### Quoted text
Effect of Irregularly Called Meetings
. Whenever 90% of the parties entitled to vote at any meeting, whether of Directors or Stockholders, consent, either by a writing on the records of the meeting or filed with the Secretary, or by presence at such meeting and oral consent entered on the minutes, or by taking part in the deliberations at such meeting without objection, the doings of such meeting shall be as valid as if had at a meeting regularly called and noticed, and at such meeting any business may be transacted which is not excepted from the written consent or to the consideration of which no objection for want of notice is made at the time, and if any meeting be irregular for want of notice or of such consent, provided a quorum was present at such meeting, the proceedings of said meeting may be ratified and approved and rendered likewise valid and the irregularity or defect therein waived by a writing signed by all parties having the right to vote at such meeting, and such consent or approval of Stockholders may be by proxy or attorney, but all such proxies and powers of attorney must be in writing.
Waiver of Notice.
Whenever any notice whatever is required to be given under the provisions of the statutes, of the Articles of Incorporation or of these Bylaws, a waiver thereof in writing, signed by the person or persons entitled to said notice, whether before or after the time stated therein, shall be deemed equivalent thereto.

### Do this
Write out the bylaw text again from "Waiver of Notice." up to and including "deemed equivalent thereto.", substituting "Regulations" for "Bylaws".

### Raw data
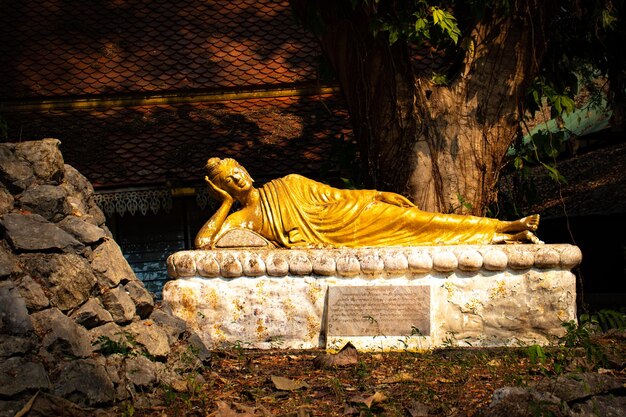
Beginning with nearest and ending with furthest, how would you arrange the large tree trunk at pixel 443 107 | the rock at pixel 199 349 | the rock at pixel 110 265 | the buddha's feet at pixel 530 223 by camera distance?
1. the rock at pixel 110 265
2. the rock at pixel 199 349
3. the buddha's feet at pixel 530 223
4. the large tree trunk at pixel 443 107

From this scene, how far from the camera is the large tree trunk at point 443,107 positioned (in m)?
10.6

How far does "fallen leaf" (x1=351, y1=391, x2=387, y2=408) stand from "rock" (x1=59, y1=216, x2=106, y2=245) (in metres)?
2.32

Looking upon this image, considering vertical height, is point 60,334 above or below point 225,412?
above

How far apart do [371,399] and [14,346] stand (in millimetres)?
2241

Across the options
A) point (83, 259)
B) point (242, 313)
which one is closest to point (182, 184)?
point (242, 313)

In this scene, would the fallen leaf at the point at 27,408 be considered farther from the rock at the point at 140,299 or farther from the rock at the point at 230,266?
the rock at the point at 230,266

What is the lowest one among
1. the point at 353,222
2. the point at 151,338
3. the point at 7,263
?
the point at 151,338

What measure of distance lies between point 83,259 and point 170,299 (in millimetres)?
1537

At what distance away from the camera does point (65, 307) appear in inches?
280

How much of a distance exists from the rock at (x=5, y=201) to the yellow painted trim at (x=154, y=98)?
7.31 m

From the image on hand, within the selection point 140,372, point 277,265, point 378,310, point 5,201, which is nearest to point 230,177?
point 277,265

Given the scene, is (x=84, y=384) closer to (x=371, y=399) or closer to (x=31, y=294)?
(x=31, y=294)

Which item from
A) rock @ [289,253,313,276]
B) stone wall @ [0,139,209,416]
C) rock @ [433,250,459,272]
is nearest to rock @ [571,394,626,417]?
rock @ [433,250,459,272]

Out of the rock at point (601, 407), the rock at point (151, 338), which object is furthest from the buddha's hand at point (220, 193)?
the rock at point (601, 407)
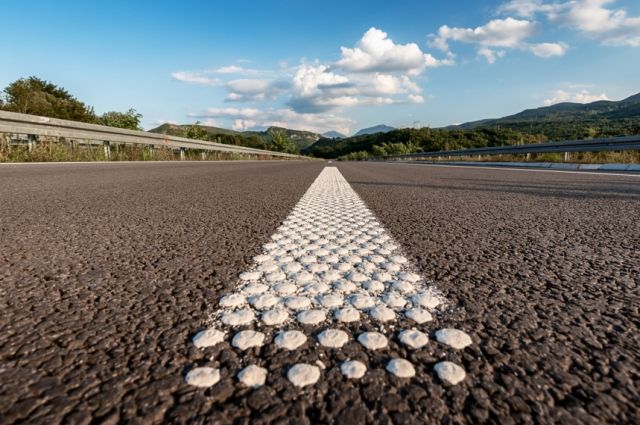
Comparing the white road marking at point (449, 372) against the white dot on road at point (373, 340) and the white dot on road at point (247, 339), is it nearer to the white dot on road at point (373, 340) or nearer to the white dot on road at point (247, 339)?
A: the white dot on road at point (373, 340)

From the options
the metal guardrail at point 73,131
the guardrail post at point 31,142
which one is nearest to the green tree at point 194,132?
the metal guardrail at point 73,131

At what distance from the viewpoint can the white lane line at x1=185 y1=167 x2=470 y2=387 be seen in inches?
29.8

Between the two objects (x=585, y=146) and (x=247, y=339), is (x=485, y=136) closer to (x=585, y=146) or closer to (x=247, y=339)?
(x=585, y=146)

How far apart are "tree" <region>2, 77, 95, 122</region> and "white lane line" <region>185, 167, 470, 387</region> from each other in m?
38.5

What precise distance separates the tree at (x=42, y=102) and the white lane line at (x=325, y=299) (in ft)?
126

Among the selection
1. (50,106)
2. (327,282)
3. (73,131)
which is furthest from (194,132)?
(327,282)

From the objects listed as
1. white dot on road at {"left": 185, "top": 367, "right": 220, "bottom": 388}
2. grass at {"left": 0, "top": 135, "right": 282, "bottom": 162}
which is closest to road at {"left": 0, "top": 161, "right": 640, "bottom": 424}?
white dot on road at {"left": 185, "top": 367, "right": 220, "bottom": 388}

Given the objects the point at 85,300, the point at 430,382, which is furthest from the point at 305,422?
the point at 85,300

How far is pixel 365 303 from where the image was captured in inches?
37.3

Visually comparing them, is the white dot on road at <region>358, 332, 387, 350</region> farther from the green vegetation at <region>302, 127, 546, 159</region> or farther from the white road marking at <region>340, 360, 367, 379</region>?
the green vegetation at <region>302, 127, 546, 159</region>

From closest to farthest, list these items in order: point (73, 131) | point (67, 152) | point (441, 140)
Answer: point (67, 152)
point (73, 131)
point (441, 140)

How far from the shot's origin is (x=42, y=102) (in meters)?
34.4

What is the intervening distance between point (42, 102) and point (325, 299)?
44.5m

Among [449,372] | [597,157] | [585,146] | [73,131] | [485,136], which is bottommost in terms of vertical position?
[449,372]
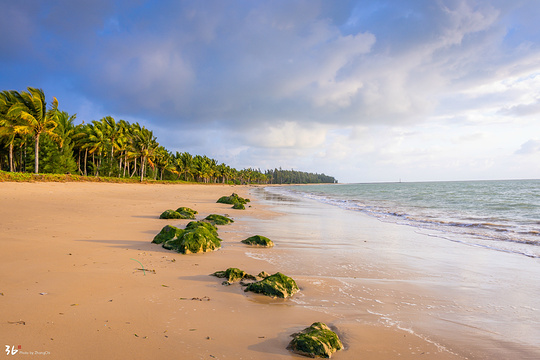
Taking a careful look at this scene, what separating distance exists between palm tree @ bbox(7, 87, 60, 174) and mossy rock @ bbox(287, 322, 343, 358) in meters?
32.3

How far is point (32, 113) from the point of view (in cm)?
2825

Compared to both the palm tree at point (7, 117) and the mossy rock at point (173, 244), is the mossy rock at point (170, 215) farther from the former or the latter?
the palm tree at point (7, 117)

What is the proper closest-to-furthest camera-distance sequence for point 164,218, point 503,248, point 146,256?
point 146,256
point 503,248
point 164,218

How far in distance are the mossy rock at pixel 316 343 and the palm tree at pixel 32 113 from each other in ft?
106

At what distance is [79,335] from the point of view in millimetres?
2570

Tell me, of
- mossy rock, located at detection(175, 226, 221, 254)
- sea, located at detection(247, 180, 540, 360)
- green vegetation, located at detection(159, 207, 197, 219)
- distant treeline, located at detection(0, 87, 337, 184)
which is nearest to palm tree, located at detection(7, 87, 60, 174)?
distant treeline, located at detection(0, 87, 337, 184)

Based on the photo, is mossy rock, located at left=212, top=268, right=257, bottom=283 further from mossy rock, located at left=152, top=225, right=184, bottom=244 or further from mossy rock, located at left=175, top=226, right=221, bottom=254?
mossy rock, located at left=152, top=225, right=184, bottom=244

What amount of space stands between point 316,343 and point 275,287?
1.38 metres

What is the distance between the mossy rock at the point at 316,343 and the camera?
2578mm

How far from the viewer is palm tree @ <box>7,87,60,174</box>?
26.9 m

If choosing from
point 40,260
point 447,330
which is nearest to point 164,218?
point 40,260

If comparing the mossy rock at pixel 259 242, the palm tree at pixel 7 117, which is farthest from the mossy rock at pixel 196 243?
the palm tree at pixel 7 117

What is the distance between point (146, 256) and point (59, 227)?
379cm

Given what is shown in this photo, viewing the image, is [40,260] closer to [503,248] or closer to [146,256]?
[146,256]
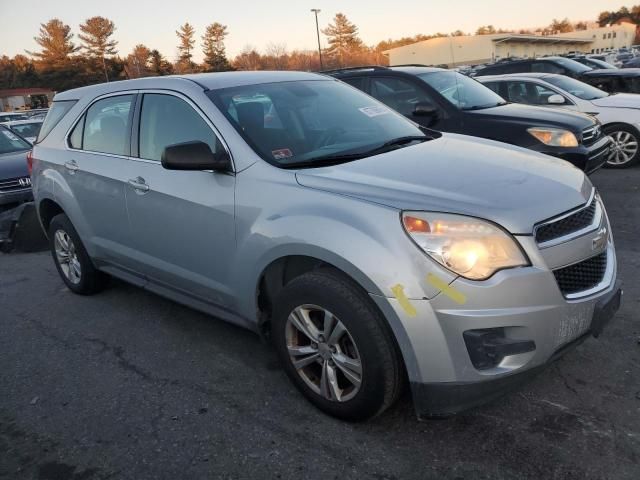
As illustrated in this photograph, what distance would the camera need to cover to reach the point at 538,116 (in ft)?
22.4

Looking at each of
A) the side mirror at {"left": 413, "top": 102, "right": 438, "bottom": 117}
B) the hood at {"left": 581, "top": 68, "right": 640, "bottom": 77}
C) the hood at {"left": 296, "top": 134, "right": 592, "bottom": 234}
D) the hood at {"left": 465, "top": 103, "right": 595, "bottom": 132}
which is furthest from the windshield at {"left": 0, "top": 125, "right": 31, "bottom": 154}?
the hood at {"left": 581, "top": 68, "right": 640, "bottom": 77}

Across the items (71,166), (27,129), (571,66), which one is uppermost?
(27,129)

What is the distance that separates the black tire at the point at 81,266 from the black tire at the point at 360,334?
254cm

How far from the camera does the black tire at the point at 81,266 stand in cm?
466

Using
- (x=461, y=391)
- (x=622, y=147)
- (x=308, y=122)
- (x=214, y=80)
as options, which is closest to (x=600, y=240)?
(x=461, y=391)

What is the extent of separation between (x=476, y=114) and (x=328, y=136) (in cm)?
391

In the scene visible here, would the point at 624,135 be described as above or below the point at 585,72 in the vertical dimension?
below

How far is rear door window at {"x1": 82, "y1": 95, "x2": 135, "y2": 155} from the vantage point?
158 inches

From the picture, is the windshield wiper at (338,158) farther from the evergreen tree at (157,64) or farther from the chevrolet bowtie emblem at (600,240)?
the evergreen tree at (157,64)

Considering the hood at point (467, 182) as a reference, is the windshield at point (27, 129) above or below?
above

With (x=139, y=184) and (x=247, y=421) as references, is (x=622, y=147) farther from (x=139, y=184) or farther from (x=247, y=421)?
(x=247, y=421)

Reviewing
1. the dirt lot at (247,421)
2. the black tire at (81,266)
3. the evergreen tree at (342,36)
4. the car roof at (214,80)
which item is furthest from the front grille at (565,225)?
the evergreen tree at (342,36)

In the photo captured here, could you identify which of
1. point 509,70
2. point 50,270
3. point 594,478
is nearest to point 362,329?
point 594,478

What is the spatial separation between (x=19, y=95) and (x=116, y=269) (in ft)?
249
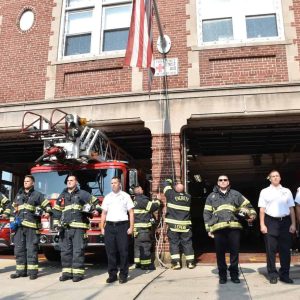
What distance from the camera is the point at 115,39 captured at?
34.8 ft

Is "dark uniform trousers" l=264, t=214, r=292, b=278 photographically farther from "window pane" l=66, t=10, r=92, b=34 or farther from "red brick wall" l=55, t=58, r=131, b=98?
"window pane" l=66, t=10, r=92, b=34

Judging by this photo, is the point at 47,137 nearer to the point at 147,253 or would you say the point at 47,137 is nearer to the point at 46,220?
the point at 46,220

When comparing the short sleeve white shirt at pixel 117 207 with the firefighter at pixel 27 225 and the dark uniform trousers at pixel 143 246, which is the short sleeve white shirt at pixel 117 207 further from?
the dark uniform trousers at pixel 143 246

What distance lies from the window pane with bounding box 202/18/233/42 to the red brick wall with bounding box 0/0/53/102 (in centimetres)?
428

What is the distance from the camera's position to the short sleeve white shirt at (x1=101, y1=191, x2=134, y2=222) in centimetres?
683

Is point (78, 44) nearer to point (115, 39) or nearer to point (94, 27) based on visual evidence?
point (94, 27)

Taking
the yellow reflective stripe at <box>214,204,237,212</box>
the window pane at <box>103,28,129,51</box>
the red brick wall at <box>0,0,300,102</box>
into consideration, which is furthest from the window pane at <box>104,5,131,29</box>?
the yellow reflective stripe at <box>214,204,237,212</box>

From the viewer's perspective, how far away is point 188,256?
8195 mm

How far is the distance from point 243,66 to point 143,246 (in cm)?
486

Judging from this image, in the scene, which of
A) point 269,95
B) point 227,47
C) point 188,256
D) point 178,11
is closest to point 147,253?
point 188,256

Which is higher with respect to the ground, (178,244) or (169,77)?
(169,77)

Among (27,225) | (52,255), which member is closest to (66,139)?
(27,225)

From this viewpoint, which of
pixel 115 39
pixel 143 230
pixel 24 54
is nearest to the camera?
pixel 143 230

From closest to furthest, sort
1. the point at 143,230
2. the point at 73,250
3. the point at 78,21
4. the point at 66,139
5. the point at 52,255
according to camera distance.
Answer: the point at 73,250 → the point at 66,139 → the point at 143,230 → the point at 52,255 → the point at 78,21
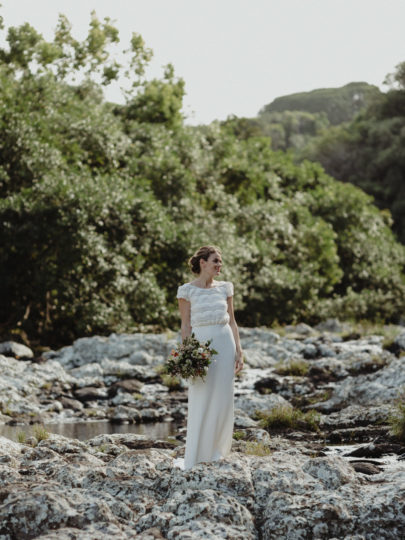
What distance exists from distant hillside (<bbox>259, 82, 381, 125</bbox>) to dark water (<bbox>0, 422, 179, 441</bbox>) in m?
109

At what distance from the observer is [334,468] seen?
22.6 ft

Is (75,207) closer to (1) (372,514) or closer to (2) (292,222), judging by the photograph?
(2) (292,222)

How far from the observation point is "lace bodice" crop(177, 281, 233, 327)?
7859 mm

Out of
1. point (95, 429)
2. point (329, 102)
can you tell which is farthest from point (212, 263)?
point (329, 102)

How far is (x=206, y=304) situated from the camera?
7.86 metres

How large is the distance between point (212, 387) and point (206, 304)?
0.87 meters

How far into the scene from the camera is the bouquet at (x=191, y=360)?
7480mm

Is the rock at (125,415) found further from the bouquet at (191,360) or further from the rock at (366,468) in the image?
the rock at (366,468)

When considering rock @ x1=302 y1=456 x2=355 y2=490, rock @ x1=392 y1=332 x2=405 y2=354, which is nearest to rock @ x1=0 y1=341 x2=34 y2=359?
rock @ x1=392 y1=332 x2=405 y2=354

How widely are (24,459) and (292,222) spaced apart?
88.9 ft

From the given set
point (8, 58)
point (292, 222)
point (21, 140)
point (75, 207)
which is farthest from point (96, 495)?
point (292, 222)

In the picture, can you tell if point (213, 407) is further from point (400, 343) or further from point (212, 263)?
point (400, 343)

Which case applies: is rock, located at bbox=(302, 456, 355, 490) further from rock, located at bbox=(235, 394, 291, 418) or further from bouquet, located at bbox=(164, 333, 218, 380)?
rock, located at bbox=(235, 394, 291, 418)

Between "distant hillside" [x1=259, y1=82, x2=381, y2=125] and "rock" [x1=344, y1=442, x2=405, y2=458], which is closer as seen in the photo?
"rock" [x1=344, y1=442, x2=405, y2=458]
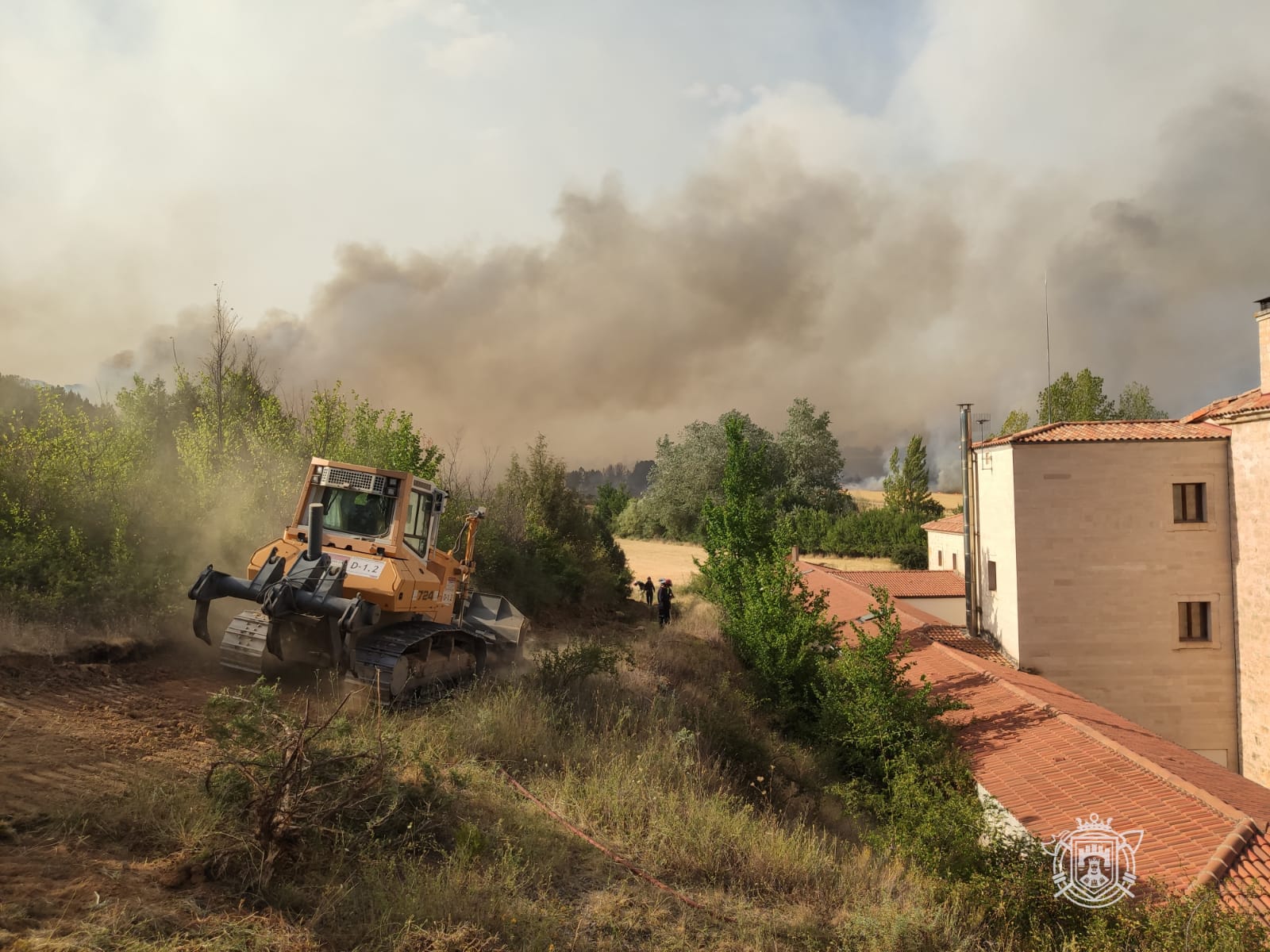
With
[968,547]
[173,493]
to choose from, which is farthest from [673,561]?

### Output
Waiver of Notice.
Whenever any notice whatever is required to be given under the provisions of the statutes, of the Articles of Incorporation or of these Regulations, a waiver thereof in writing, signed by the person or persons entitled to said notice, whether before or after the time stated therein, shall be deemed equivalent thereto.